Christopher S. Penn – 04:09
Here’s how to do unit testing, here’s the fact why unit tests are important. I hated when I was writing code by myself, I hated testing. I always thought, Oh my God, this is the worst thing in the world to have to test everything. With generative AI coding tools, I now am in love with testing because, in fact, I now follow what’s called test-driven development, where you write the tests first before you even write the production code.
Because I don’t have to do it. I can say, “Here’s the code, here’s the ideas, here’s the questions I have, here’s the requirements for security, here’s the standards I want you to use.” I’ve written all that out, machine. “You go do this and run these tests until they’re clean, and you’ll just keep running over and fix those problems.”
Christopher S. Penn – 04:54
After every cycle you do it, but it has to be free of errors before you can move on. The tools are very capable of doing that.
Katie Robbert – 05:03
You didn’t answer my question, though.
Christopher S. Penn – 05:05
Okay.
Katie Robbert – 05:06
My question to you was, Chris Penn, what lessons have you specifically learned about going through this? What’s been going on, as much as you can share, because obviously we’re under NDA. What have you learned?
Christopher S. Penn – 05:23
What I’ve learned: documentation and code drift very quickly. You have your PRD, you have your requirements document, you have your work plans. Then, as time goes on and you’re making fixes to things, the code and the documentation get out of sync very quickly.
I’ll show an example of this. I’ll describe what we’re seeing because it’s just a static screenshot, but in the new Claude code, you have the ability to build agents. These are built-in mini-apps. My first one there, Document Code Drift Auditor, goes through and says, “Hey, here’s where your documentation is out of line with the reality of your code,” which is a big deal to make sure that things stay in sync.

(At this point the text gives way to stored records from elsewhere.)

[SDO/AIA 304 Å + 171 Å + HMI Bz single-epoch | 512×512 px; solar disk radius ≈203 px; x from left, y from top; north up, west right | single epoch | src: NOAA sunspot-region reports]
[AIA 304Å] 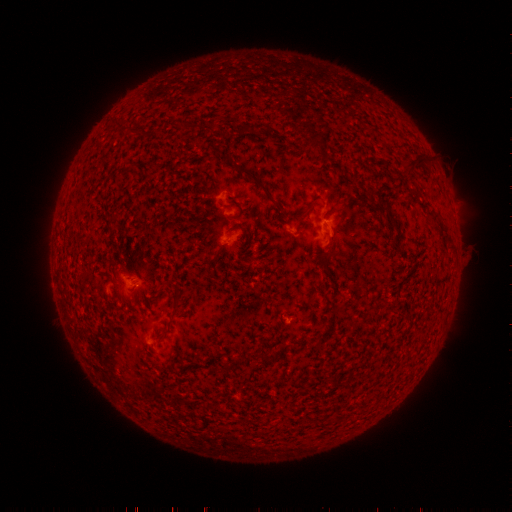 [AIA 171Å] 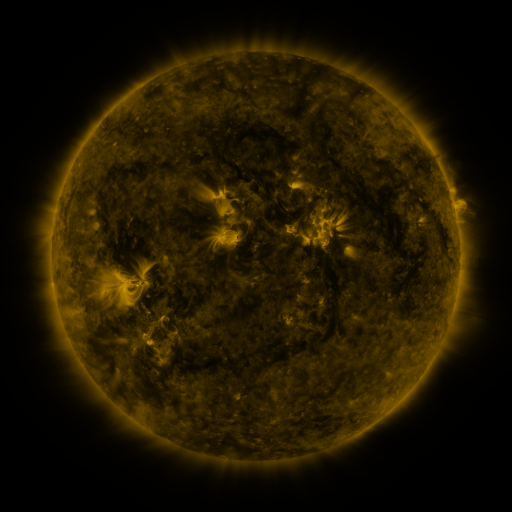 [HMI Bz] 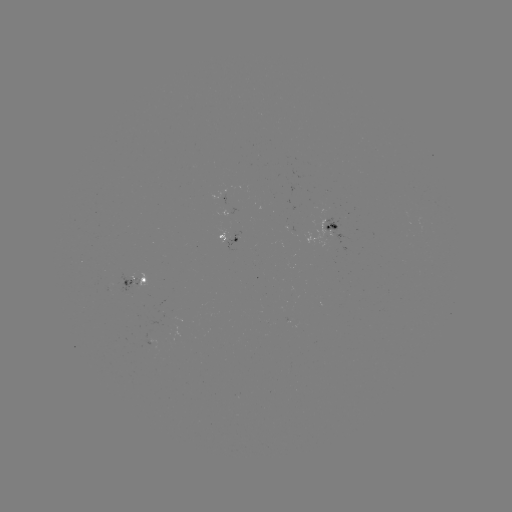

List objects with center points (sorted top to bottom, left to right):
spotted active region: (334, 230)
spotted active region: (234, 241)
spotted active region: (134, 283)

Christopher S. Penn – 06:11
The second one is a Code Quality Auditor. One of the big lessons is you can’t just say, “Fix my code.” You have to say, “You need to give me an audit of what’s good about my code, what’s bad about my code, what’s missing from my code, what’s unnecessary from my code, and what silent errors are there.”

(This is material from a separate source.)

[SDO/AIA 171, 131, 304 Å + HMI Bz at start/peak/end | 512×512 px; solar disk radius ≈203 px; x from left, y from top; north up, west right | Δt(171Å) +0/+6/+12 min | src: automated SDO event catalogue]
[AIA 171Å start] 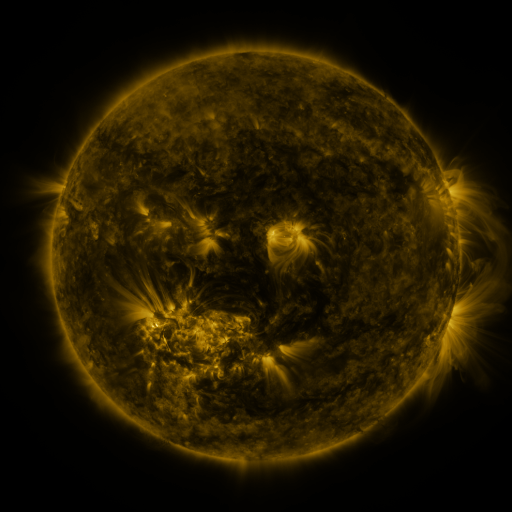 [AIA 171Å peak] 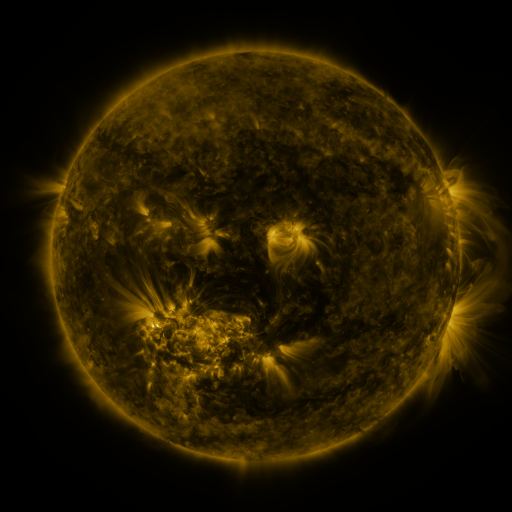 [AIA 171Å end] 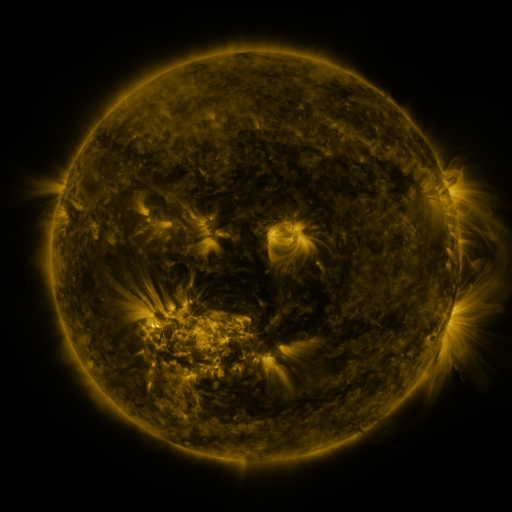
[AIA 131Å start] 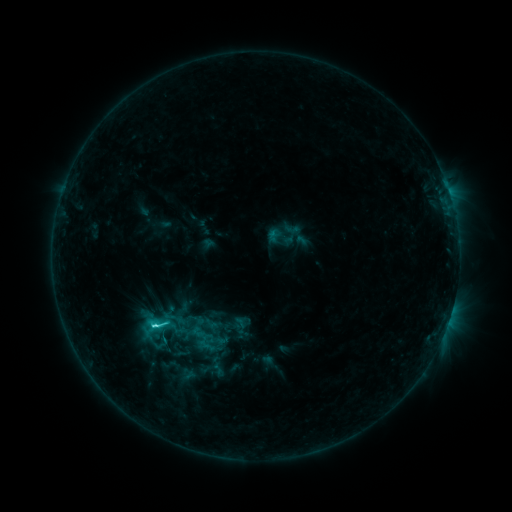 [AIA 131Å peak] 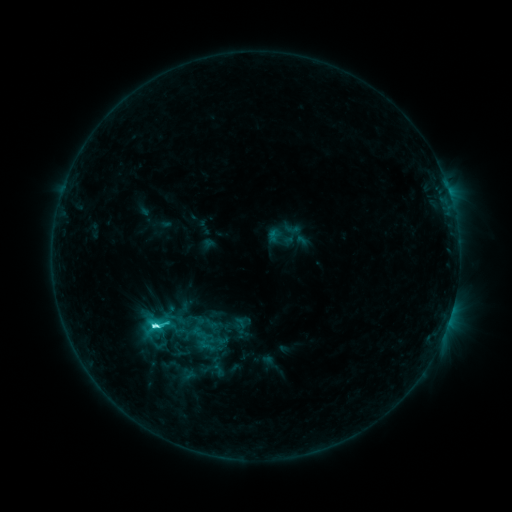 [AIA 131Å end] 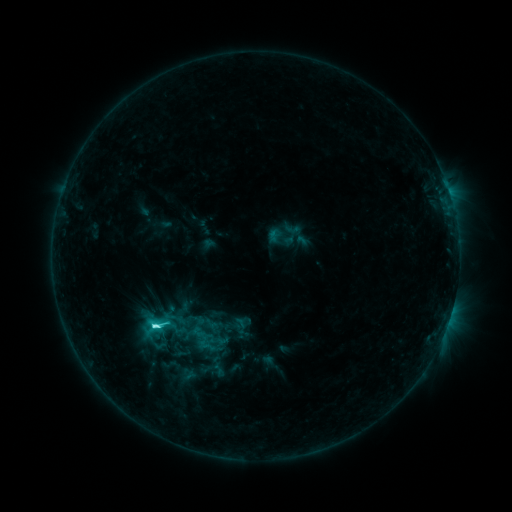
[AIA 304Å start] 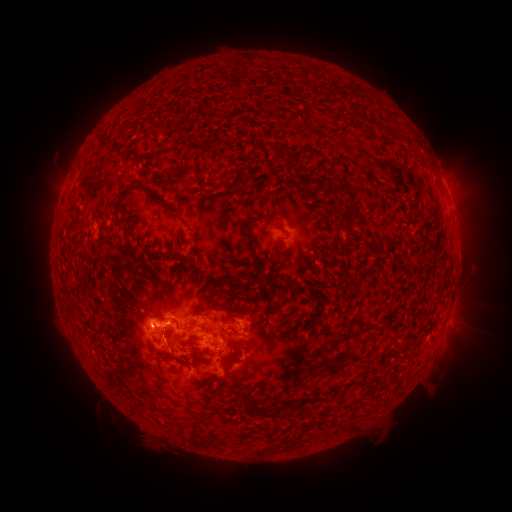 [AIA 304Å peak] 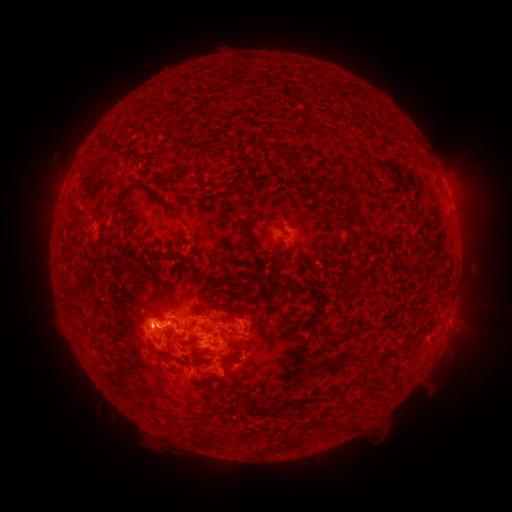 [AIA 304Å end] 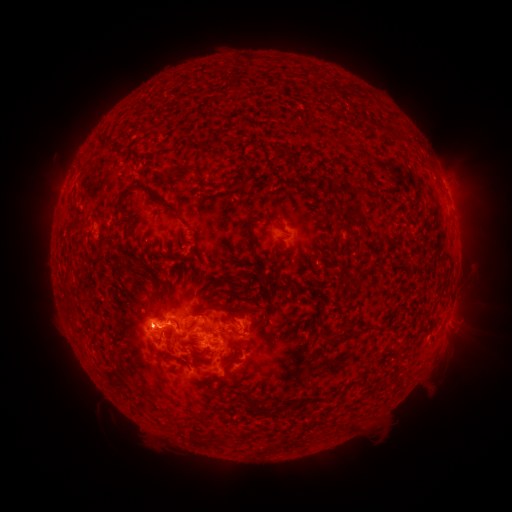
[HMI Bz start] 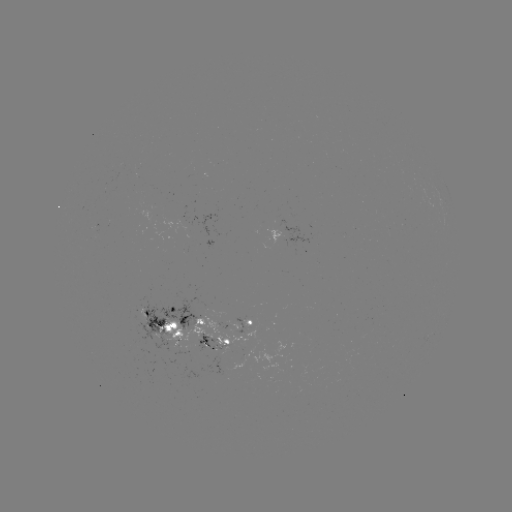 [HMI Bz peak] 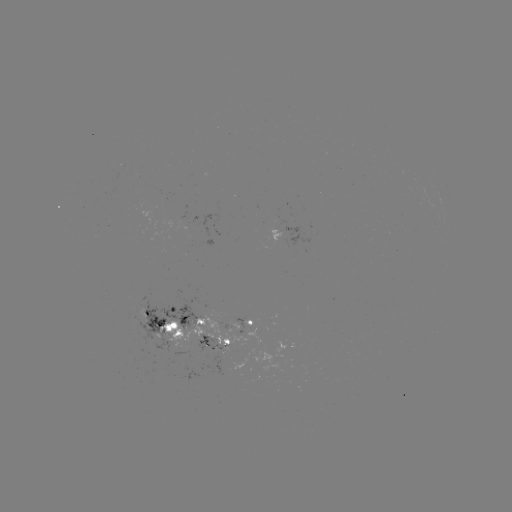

Because that’s a big one that I’ve had trouble with is silent errors where there’s not something obviously broken, but it’s not quite doing what you want. These tools can find that. I can’t as a person. That’s just me. Because I can’t see what’s not there.
A third one, Code Base Standards Inspector, to look at the standards. This is one that it says, “Here’s a checklist” because I had to write—I had to learn to write—a checklist of.

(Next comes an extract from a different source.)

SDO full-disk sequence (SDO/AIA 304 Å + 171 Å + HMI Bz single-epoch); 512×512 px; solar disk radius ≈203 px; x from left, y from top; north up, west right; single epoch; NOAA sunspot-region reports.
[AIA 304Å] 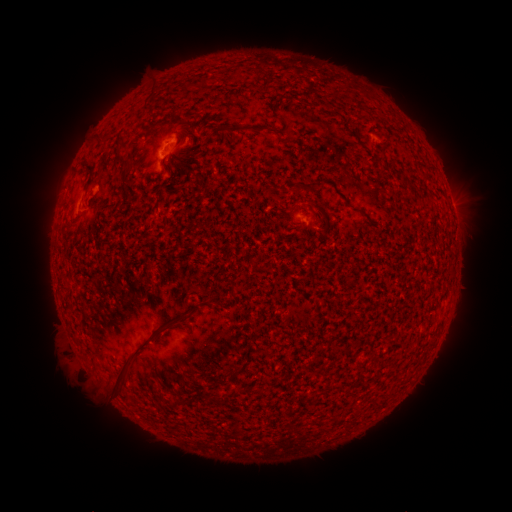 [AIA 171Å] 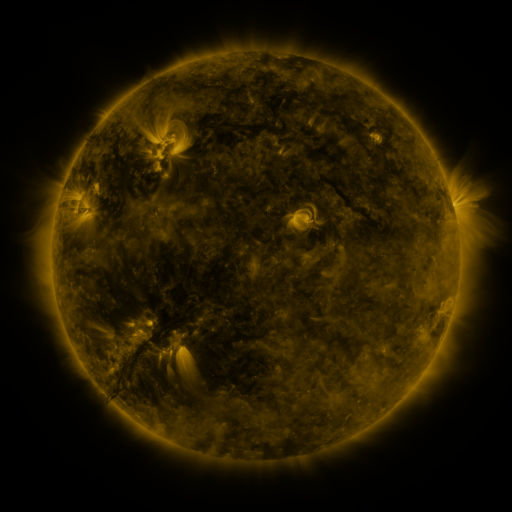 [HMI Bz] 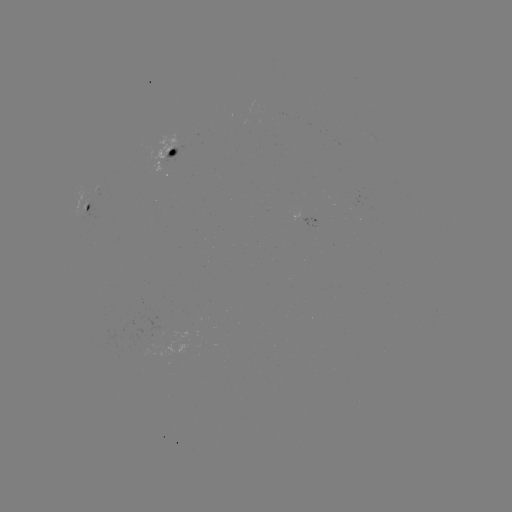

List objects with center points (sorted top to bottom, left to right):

Christopher S. Penn – 06:51
These are the individual things I need you to find that I’ve done or not done in the codebase. The fourth one is logging. I used to hate logging. Now I love logs because I can say in the PRD, in the requirements document, up front and throughout the application, “Write detailed logs about what’s happening with my application” because that helps machine debug faster.
I used to hate logs, and now I love them. I have an agent here that says, “Go read the logs, find errors, fix them.” Fifth lesson: debt collection. Technical debt is a big issue.
This is when stuff just accumulates. As clients have new requests, “Oh, we want to do this and this and this.” Your code starts to drift even from its original incarnation.
Christopher S. Penn – 07:40
These tools don’t know to clean that up unless you tell it to. I have a debt collector agent that goes through and says, “Hey, this is a bunch of stuff that has no purpose anymore.” And we can then have a conversation about getting rid of it without breaking things. Which, as a thing, the next two are painful lessons that I’ve learned.
Progress Logger essentially says, after every set of changes, you need to write a detailed log file in this folder of that change and what you did. The last one is called Docs as Data Curator.